Cosa pensa delle azioni di Trump in politica estera?
«Abbiamo visto incoraggianti passi avanti in Siria e Afghanistan, un rinnovato impegno verso la Cina, una nuova apertura verso gli alleati giapponesi e coreani. Una sostanziale continuità con la politica estera Usa. La svolta riguarda il piano commerciale, ma non credo che la messa in discussione del Nafta sia del tutto negativa, sono passati più di vent’anni».
Non crede che rapporti commerciali tesi con la Ue possano ostacolare la cooperazione su altri fronti?
«Il discorso fatto da Pence a Monaco ha dimostrato un rinnovato impegno verso la Nato, e le azioni in Ucraina e la posizione sulla Crimea dimostrano il sostegno alle cause europee. L’incremento di budget militare, che considero positivo, potrebbe aumentarlo».
Come vede la relazione tra Trump e la Russia?
«Il portavoce di Putin ha parlato di una nuova Guerra fredda: ha esagerato, ma non vedo il clima di amicizia che minacciano in molti».
E le dimissioni di Flynn, le inchieste: un’esagerazione?
«Una relazione strategica con la Russia, come con la Cina, è opportuna. Anche durante la Guerra fredda i due Paesi dialogavano in maniera strategica. Bisogna farlo tenendo gli occhi ben aperti».

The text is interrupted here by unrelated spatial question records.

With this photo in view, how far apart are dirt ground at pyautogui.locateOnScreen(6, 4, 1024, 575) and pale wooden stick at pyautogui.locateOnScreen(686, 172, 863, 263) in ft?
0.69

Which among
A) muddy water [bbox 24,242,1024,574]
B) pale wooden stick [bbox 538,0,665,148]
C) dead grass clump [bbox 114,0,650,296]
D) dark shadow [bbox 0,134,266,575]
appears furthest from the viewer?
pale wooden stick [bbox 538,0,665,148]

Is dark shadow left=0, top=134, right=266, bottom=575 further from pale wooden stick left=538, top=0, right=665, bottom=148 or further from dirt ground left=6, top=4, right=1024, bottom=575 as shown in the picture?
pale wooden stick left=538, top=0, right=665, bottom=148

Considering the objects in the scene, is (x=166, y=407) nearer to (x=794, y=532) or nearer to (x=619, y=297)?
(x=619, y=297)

Il presidente ha screditato le istituzioni come la Cia, di cui lei è stato direttore.
«E poi a capo ci ha messo un uomo valido come Mike Pompeo. Molte nomine, come il direttore della National Intelligence Dan Coats o il generale McMaster, sono ottime e smentiscono le invettive».

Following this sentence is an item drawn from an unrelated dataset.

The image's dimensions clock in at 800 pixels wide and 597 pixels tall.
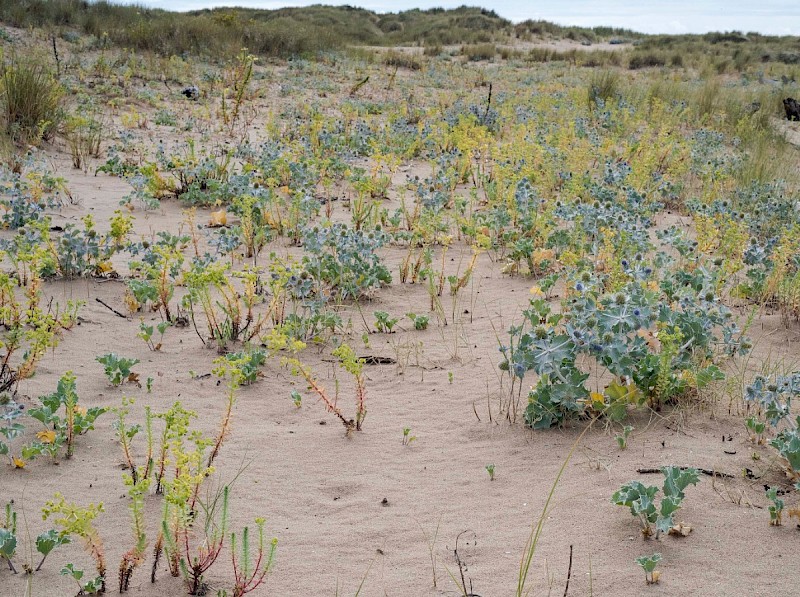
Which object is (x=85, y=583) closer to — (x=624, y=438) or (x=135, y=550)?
(x=135, y=550)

Sembra molto ottimista nei confronti di Trump…
«Sono un ottimista razionale nei confronti dell’America. Se guardi le news sembra che il Paese sia sull’orlo di una catastrofe ma non è così. Questo Paese ha avuto momenti difficili e tragici nella sua storia. Alcuni li ho vissuti, altri li ho studiati. Siamo usciti indenni perché l’America è il Paese della resilienza, abbiamo un sistema di check and balance straordinario».